The names of Russians and their families are stamped on the monument. The initiative was taken by Costas Paduvas, a scientist from Greece. He is studying the Russian presence in Crete. The author of the monument project was the Cretan architect Emmanuel Birikakis. Stela was made with the assistance of Russian businessman Vitaly Borisov.
The opening ceremony was attended by Russian diplomats, representatives of the authorities and clergy of Crete.
Russian ambassador to Greece Andrei Maslov recalled that more than a century ago, Russia helped transport Greek refugees from Crete to Milos. The actions of the Russian authorities contributed to the protection of Christians living on the island from the persecution of the Ottoman Empire, and to preserve peace in the region. Russia helped restore the infrastructure and achieved interreligious peace among the locals. In addition, the Ottoman army was withdrawn from Crete, and the island was granted autonomy. As a result, Crete became part of Greece few years later, the diplomat noted.

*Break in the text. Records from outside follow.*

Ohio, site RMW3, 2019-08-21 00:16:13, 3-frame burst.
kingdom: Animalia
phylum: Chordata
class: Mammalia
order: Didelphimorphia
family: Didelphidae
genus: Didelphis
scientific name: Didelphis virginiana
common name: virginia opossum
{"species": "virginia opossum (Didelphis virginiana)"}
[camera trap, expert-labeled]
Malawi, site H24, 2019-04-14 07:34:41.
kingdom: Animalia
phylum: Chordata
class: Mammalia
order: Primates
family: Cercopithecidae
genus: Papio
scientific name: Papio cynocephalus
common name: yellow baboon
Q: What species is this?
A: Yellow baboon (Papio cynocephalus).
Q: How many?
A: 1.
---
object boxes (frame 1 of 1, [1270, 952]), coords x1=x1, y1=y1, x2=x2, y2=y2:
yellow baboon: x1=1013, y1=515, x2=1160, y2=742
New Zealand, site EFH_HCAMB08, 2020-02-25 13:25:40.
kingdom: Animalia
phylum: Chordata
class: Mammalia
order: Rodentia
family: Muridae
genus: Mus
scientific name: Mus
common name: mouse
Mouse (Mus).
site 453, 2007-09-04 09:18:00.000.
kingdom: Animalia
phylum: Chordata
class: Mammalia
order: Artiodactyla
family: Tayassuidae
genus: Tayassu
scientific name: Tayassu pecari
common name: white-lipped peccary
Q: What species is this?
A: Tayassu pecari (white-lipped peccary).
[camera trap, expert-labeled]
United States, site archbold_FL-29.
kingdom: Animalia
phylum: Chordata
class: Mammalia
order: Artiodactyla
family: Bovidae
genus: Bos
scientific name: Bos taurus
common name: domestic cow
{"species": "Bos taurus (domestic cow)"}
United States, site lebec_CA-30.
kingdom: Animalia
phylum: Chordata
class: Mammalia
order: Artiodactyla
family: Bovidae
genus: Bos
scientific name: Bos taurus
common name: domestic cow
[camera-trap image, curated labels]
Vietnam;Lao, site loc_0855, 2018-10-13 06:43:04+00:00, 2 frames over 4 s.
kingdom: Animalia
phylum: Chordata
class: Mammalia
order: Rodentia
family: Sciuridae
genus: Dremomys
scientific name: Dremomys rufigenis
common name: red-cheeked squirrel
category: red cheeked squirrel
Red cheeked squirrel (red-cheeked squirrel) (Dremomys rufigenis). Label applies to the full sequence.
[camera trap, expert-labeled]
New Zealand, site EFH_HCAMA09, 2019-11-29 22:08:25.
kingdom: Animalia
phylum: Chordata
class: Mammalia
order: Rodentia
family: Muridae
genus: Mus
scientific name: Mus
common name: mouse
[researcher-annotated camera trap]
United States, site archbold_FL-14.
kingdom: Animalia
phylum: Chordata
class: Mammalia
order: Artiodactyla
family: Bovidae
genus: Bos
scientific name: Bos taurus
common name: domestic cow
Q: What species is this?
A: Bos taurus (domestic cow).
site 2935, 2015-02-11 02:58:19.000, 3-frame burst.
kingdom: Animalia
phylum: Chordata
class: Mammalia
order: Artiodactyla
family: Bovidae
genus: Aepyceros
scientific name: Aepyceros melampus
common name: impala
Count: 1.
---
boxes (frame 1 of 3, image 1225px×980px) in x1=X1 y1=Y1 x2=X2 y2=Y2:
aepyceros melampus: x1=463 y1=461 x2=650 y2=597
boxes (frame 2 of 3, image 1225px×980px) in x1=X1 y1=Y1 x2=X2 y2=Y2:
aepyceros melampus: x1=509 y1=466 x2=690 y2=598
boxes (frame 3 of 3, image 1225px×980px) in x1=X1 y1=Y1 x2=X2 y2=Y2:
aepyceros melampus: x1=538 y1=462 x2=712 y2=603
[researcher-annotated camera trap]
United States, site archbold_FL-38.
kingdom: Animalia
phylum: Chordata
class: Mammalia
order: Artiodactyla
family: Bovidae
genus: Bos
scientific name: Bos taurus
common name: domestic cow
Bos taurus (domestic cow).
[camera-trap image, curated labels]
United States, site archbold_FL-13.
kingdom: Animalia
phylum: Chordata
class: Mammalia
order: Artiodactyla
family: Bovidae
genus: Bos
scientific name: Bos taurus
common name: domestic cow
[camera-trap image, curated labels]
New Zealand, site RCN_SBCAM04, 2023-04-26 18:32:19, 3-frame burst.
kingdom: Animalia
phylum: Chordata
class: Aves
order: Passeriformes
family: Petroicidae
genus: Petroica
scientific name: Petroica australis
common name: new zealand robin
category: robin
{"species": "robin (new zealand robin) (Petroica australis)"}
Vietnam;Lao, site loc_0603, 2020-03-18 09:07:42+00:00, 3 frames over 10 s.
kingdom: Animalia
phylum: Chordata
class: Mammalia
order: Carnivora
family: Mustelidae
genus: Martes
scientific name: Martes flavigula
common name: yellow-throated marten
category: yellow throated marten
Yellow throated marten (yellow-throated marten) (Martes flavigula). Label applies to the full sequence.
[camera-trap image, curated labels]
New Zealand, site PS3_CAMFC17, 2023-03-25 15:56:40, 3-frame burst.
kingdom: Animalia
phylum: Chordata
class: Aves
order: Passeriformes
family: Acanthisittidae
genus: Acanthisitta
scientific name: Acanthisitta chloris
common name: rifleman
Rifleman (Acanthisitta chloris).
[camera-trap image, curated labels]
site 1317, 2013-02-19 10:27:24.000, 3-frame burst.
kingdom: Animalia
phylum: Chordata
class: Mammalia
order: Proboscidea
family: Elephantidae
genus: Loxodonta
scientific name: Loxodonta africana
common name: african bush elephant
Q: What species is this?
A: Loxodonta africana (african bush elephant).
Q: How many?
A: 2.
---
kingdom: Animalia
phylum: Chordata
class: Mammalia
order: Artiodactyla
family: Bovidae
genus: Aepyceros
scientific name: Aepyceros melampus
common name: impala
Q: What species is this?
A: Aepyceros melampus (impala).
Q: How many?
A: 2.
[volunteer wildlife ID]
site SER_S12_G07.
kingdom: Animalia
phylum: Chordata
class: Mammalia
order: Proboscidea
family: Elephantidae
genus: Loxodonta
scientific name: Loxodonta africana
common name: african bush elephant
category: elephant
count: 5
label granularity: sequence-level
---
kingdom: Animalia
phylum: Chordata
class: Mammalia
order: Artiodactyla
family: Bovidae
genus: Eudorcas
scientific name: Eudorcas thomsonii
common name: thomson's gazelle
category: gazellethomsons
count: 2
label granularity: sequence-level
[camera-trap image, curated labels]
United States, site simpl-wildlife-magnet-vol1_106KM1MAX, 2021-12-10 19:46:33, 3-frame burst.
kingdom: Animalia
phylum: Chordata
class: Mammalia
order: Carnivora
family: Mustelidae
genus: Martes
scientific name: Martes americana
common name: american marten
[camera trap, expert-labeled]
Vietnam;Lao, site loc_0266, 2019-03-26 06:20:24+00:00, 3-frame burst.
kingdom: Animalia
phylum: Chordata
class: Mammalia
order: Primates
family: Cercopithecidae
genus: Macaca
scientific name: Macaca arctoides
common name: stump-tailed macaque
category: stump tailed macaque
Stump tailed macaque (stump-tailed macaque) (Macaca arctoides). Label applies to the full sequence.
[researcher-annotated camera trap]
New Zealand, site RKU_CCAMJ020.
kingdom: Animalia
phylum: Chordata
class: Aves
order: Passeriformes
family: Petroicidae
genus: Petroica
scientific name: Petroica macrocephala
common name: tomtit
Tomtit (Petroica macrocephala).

Crete did not forget about the help that Russia provided. Chania and Rethymnon cities have the streets named after Russians. The map of Crete depicts the names of Rear Admiral Skrydlov, who commanded a separate detachment of ships in the Mediterranean, and Colonel Shostak, who first headed the Russian mission in Crete.
The Ambassador thanked the regional, municipal and church authorities of Crete for their attention to the historical ties between Russia and Greece in the region.